Prior to the expiration of the Lock-up Period or the Release Period (as the case may be), the undersigned shall not announce or disclose any intention to take any action after the expiration of such period which the undersigned is otherwise prohibited from taking during such period.

Following the expiration of the Lock-up Period (the “Release Period”), the undersigned’s Securities shall remain subject to the restrictions of this agreement as if the Lock-up Period had not expired (the “Locked-up Securities”) except to the extent that such Securities are released from such restrictions in accordance with the following release schedule, at which point they will cease to be “Locked-up Securities”:


Release Trigger

Number of
Securities Released

18 months after Closing Date

Rule 144 Amount (as defined below)

21 months after Closing Date

Rule 144 amount (as defined below)

24 months after Closing Date

Rule 144 amount (as defined below)

27 months after Closing Date

Rule 144 amount (as defined below)

30 months after Closing date, or if the Closing Date occurs after January 1, 2006, June 30, 2008; provided that if the Closing Date occurs after March 1, 2006 the Release Trigger date shall be extended by that number of days between Closing Date and March 1, 2006, but shall not exceed 30 months after the Closing Date (e.g., if the Closing Date occurs on March 15, 2006, the Release Trigger date is July 15, 2008)

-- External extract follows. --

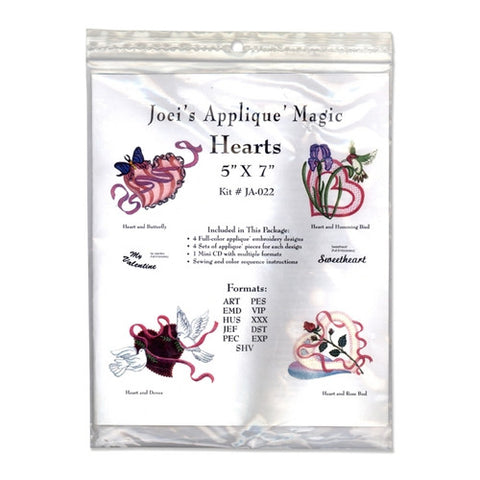 Hearts Design CD by Joei's Applique Magic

All Remaining Locked-Up Securities

 

 

 

ME1\5372164.1

 

 

 

For the purposes of this agreement, the term “Rule 144 Amount” shall mean the greater of: (a) 1% of the number of shares of Common Stock of the Company outstanding as of the date of determination; or (b) the average weekly reported volume of trading of the Common Stock of the Company on all national securities exchanges and/or reported through the automated quotation system of a registered securities association during the four calendar weeks preceding the date of determination.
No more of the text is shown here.